____ EXERCISE INPUTS

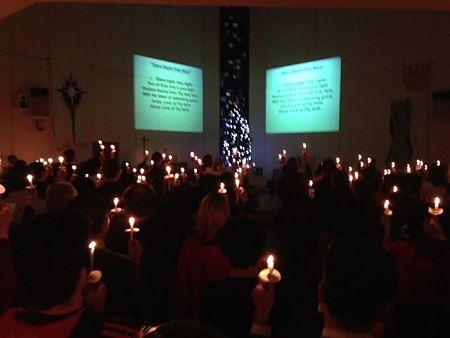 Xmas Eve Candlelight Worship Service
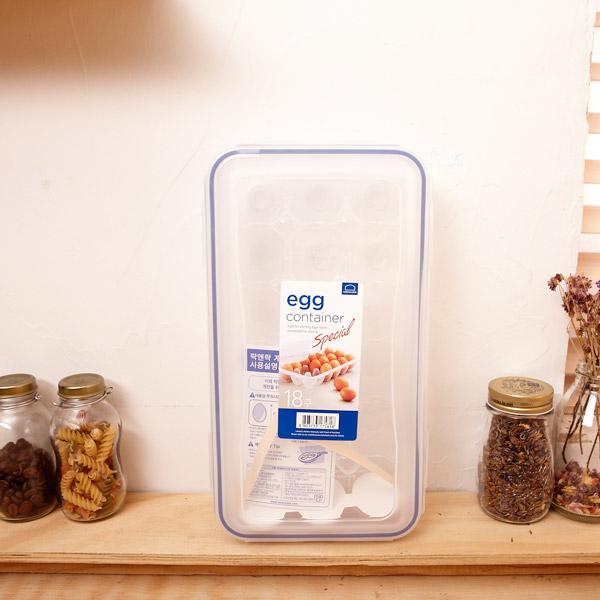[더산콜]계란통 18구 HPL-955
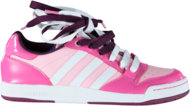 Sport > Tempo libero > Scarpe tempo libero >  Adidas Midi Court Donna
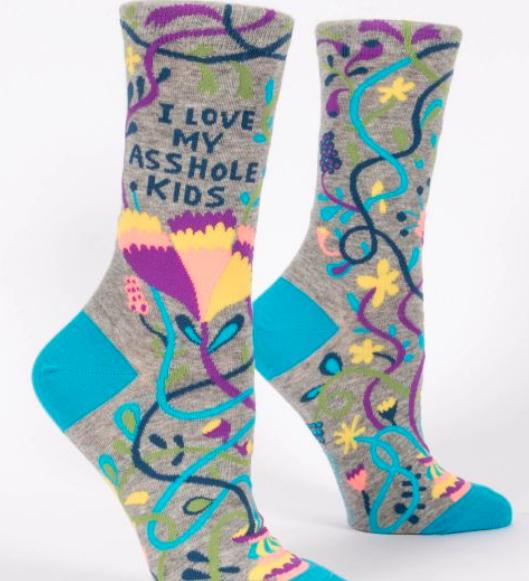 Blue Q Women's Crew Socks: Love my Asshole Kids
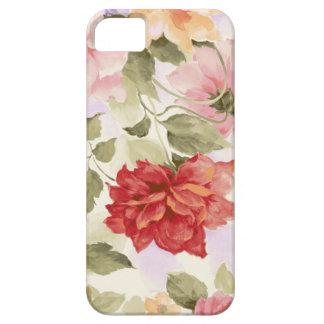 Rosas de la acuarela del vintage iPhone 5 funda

________
____ EXERCISE INPUTS

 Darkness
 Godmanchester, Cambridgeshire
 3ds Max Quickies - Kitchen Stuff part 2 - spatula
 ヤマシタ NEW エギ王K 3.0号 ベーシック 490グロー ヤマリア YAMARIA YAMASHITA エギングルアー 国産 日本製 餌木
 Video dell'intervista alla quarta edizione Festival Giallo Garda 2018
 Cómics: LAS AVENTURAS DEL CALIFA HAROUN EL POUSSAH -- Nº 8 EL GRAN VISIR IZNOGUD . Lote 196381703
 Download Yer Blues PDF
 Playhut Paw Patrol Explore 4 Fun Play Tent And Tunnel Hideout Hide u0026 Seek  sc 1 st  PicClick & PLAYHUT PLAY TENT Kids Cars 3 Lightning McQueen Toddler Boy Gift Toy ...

________

> _THE TASK_: From the records above, print exactly the lines that run from the line with "Video dell'intervista alla" to the line with "Playhut Paw Patrol", inclusive.

> _EXERCISE RESPONSE_:
 Video dell'intervista alla quarta edizione Festival Giallo Garda 2018
 Cómics: LAS AVENTURAS DEL CALIFA HAROUN EL POUSSAH -- Nº 8 EL GRAN VISIR IZNOGUD . Lote 196381703
 Download Yer Blues PDF
 Playhut Paw Patrol Explore 4 Fun Play Tent And Tunnel Hideout Hide u0026 Seek  sc 1 st  PicClick & PLAYHUT PLAY TENT Kids Cars 3 Lightning McQueen Toddler Boy Gift Toy ...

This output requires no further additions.